Nokay Lake Township is a township in Crow Wing County, Minnesota, United States. The population was 898 at the 2020 census. This township took its name from Nokay Lake.

==Geography==
According to the United States Census Bureau, the township has a total area of 35.9 square miles (93.0 km^{2}), of which 33.1 square miles (85.8 km^{2}) is land and 2.8 square miles (7.2 km^{2}) (7.72%) is water.

==Demographics==
As of the census of 2000, there were 681 people, 255 households, and 195 families residing in the township. The population density was 20.6 people per square mile (7.9/km^{2}). There were 296 housing units at an average density of 8.9/sq mi (3.4/km^{2}). The racial makeup of the township was 97.94% White, 0.15% African American, 0.29% Native American, 0.44% Asian, 0.59% from other races, and 0.59% from two or more races. Hispanic or Latino of any race were 1.03% of the population.

There were 255 households, out of which 36.1% had children under the age of 18 living with them, 70.2% were married couples living together, 3.5% had a female householder with no husband present, and 23.5% were non-families. 20.8% of all households were made up of individuals, and 8.6% had someone living alone who was 65 years of age or older. The average household size was 2.67 and the average family size was 3.09.

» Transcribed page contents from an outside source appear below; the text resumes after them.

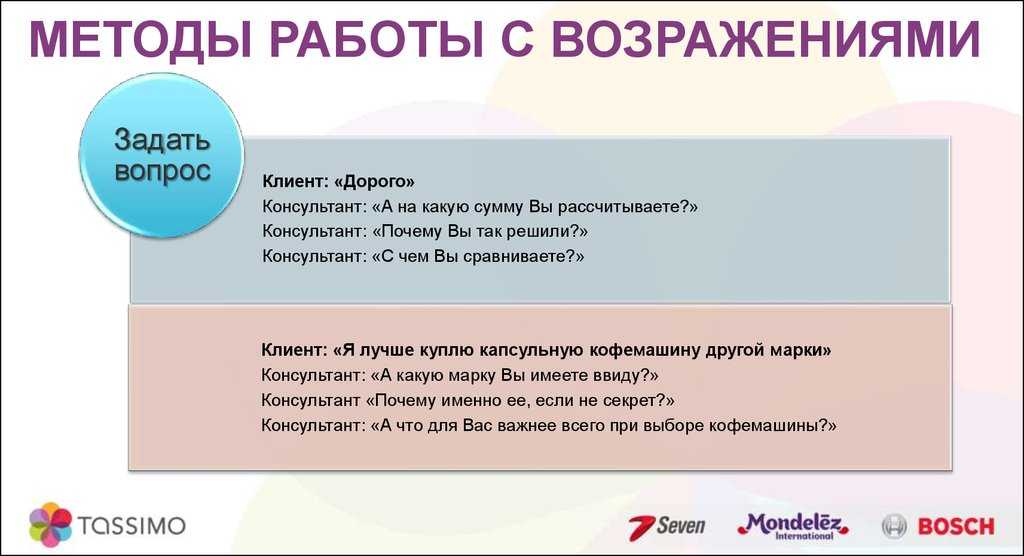 МЕТОДЫ РАБОТЫ С ВОЗРАЖЕНИЯМИ

Задать вопрос

Клиент: «Дорого»
Консультант: «А на какую сумму Вы рассчитываете?»
Консультант: «Почему Вы так решили?»
Консультант: «С чем Вы сравниваете?»

Клиент: «Я лучше куплю капсульную кофемашину другой марки»
Консультант: «А какую марку Вы имеете ввиду?»
Консультант «Почему именно ее, если не секрет?»
Консультант: «А что для Вас важнее всего при выборе кофемашины?»

TASSIMO

7Seven

Mondelēz International

BOSCH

In the township the population was spread out, with 26.9% under the age of 18, 7.3% from 18 to 24, 28.3% from 25 to 44, 24.2% from 45 to 64, and 13.2% who were 65 years of age or older. The median age was 38 years. For every 100 females, there were 106.4 males. For every 100 females age 18 and over, there were 104.1 males.

The median income for a household in the township was $35,809, and the median income for a family was $40,227. Males had a median income of $32,574 versus $21,875 for females. The per capita income for the township was $15,393. About 10.9% of families and 12.4% of the population were below the poverty line, including 13.6% of those under age 18 and 16.0% of those age 65 or over.